◆ Recorded data ◆
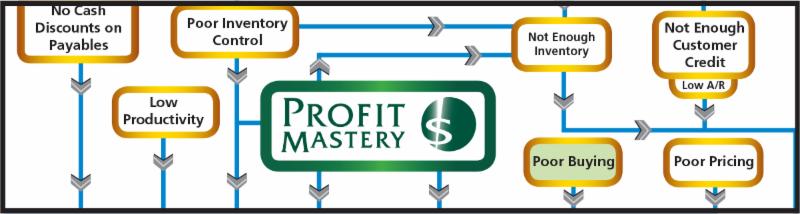 Profit Mastery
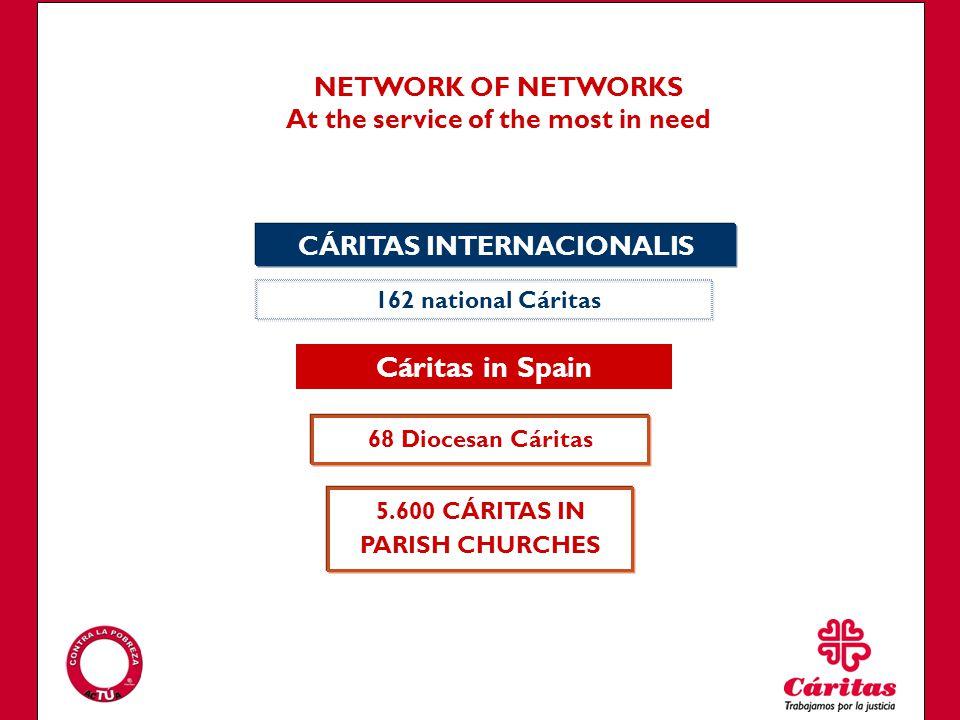 NETWORK OF NETWORKS At the service of the most in need CÁRITAS INTERNACIONALIS 162 national Cáritas 68 Diocesan Cáritas 5.600 CÁRITAS IN PARISH CHURCHES Cáritas in Spain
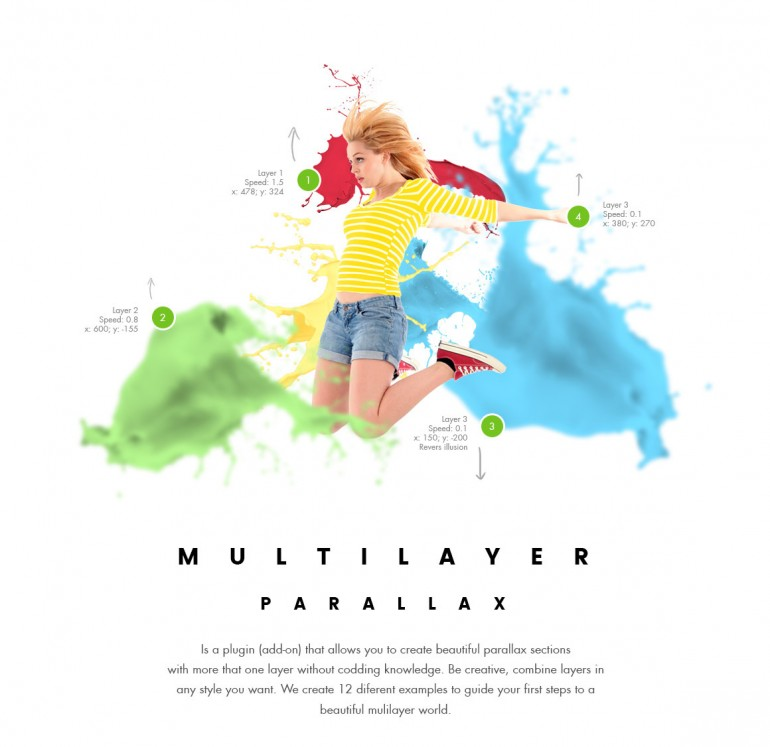 D.ex – Multilayer Parallax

◆ Assigned task ◆
Your output should be only the lines from the line with "NETWORK OF NETWORKS" through the end of the data, exactly as they stand, and no pictures.

◆ Your solution ◆
 NETWORK OF NETWORKS At the service of the most in need CÁRITAS INTERNACIONALIS 162 national Cáritas 68 Diocesan Cáritas 5.600 CÁRITAS IN PARISH CHURCHES Cáritas in Spain
 D.ex – Multilayer Parallax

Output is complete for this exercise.